When the next non-pipelined operation (e.g., cache.read('account_status')) arrives on the same connection that has @pending_multi_response = true, Dalli's Server#request detects it and calls noop() to drain all pending ACKs. noop() calls flush_response in a loop, reading and discarding one ACK per iteration until it receives the NOOP sentinel.

This entire drain loop executes inside ring.lock — Dalli's global mutex over the consistent-hash ring. While the drain is running, no other thread can make any Dalli request.

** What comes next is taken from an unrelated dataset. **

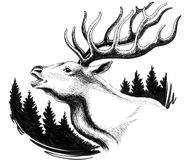 Rotwild im Wald lizenzfreie abbildung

3. Slow Memcached responses amplify the hold time

Under load (or during periods of increased GC pressure from aggressive RUBY_GC_MALLOC_LIMIT settings), Memcached response times can creep toward the 450ms socket timeout. With N=hundreds of pending ACKs and 440ms per ACK, the drain takes N × 440ms = minutes. Every thread waiting for ring.lock during this time is blocked, and eventually Rack's 60-second request timeout fires.

Approach

Track @pending_write_count on each server connection and make the drain decision based on count.

When @pending_multi_response is true and a non-quiet operation arrives:

  • At or below MAX_SAFE_DRAIN_COUNT (10): drain with noop as before. This is the common case — the drain is fast (one round-trip per ACK, typically <5ms total) and avoids any TCP reconnect overhead. This preserves baseline performance for the vast majority of requests.
  • Above MAX_SAFE_DRAIN_COUNT: close the connection and reconnect via alive?(). This is the pathological case — draining would hold ring.lock for up to MAX_SAFE_DRAIN_COUNT × socket_timeout (10 × 450ms = 4.5s worst-case) before the threshold kicks in, and an unbounded O(N) for higher counts. Closing is semantically safe because quiet-mode write ACKs are fire-and-forget by design; the writes themselves have already been flushed to Memcached's TCP receive buffer. Reconnect cost is ~1ms (TCP handshake + VERSION command).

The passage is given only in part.